I am a 30 year old Brooklynite who was diagnosed with Stage III Melanoma in February 2008. Today, I was meditating through my second session of chemotherapy, and came to the conclusion I should be blogging all of this experience. I have been sending emails out to my close friends, but it all forms a coherent narrative. A Melanarrative, so to speak. It all came to me. Meditating to Brian Eno’s Music For Airports.
There have been a lot of changes in the last four months. A lot. Like meditating. I only started that two weeks ago. At the insistence of of the Psychiatrist when he proscribed me Klonopin. He told me how aggressive he was about treating things with drugs, but three times told me I needed to learn how to meditate.

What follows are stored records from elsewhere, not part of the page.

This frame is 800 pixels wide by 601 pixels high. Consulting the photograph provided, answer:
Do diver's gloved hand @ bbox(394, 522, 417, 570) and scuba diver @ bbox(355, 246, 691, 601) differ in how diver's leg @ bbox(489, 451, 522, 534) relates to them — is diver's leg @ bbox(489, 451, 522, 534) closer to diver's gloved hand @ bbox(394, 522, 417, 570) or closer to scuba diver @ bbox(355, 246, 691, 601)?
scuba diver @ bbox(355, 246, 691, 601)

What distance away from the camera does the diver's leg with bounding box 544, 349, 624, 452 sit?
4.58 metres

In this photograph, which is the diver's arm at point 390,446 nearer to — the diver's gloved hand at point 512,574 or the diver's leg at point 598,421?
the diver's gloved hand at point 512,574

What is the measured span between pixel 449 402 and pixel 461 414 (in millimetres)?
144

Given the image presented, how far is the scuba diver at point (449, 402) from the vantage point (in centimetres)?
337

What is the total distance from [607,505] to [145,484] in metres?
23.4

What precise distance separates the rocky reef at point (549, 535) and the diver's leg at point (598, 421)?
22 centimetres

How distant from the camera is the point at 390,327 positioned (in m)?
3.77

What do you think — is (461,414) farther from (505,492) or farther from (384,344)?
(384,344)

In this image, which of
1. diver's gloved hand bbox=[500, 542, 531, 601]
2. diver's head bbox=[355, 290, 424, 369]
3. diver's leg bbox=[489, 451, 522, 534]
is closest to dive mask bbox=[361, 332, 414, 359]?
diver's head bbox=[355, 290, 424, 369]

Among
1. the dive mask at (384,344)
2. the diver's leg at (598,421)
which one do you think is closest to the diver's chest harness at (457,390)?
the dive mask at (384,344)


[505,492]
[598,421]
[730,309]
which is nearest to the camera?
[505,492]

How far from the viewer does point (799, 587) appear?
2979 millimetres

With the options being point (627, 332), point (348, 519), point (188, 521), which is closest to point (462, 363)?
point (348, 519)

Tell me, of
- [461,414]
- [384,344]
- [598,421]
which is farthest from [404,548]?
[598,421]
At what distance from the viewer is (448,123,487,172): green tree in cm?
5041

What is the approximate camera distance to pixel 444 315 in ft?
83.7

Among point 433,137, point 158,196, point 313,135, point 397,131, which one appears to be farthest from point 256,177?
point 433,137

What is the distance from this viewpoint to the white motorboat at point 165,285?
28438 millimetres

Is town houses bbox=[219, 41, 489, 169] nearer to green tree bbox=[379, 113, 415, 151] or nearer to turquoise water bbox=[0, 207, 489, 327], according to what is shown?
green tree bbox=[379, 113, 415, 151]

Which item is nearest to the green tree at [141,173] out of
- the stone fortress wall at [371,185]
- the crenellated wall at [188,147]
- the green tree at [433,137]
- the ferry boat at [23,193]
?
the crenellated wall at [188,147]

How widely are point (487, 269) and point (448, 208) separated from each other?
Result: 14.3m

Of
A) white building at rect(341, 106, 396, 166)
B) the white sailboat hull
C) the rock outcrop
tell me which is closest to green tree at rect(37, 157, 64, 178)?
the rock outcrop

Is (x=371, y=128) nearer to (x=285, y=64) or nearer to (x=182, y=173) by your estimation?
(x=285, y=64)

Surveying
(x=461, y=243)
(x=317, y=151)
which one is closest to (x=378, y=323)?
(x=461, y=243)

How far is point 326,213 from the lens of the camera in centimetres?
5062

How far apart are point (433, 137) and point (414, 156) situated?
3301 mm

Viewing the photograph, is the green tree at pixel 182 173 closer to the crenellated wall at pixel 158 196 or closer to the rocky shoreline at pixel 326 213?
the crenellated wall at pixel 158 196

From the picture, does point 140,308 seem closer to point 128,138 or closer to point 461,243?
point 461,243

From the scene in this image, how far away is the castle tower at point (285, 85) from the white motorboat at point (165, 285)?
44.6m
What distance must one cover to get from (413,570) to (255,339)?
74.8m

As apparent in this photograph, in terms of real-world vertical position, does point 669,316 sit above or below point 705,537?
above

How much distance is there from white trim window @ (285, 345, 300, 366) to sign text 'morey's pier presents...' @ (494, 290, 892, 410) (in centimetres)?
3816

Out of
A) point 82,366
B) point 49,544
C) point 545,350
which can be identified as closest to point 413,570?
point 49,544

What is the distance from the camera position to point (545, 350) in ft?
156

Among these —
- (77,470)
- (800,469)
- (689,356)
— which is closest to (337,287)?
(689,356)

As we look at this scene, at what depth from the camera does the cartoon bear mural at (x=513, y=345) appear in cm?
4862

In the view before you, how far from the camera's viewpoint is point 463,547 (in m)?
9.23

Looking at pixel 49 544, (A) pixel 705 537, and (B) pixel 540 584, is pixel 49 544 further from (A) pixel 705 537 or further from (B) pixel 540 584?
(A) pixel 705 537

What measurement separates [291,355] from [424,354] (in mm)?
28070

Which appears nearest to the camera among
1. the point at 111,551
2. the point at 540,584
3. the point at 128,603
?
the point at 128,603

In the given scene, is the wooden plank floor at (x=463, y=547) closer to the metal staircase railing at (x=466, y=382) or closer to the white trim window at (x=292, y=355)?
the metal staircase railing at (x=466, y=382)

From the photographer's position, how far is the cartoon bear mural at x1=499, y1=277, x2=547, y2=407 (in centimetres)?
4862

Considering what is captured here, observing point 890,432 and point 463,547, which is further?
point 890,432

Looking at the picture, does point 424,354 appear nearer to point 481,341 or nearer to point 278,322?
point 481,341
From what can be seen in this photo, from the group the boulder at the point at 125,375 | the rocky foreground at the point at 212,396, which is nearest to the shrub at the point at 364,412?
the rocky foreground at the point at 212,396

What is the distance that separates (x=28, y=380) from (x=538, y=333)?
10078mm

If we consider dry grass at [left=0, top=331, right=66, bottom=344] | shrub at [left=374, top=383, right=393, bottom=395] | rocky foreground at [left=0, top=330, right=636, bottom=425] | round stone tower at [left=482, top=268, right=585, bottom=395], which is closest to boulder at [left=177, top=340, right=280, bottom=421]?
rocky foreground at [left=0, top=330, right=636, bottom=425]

I have been writing emails to my friends and family from the beginning. I will continue to do that, and post much of that here. I will also return to those emails and post them here as necessary.
I am a creative person who does things kind of like this blog for a practice, but I feel strongly that this remain an anonymous endeavor. Some of you reading this know who I am. I put my trust in you to keep it anonymous. Not because I am ashamed of what has happened to me. But because I do not want that to become *who* I am. It is something I have. And experience I have had. But not *who* I am.
I am writing this because it is a way for me to work out my thoughts and feelings. And maybe someone else out there will find it useful, or interesting, or similar, or different from their experience.
I am writing this because I have already forgotten what it felt like the day before I found out my diagnosis. I am writing this to preserve my own memory.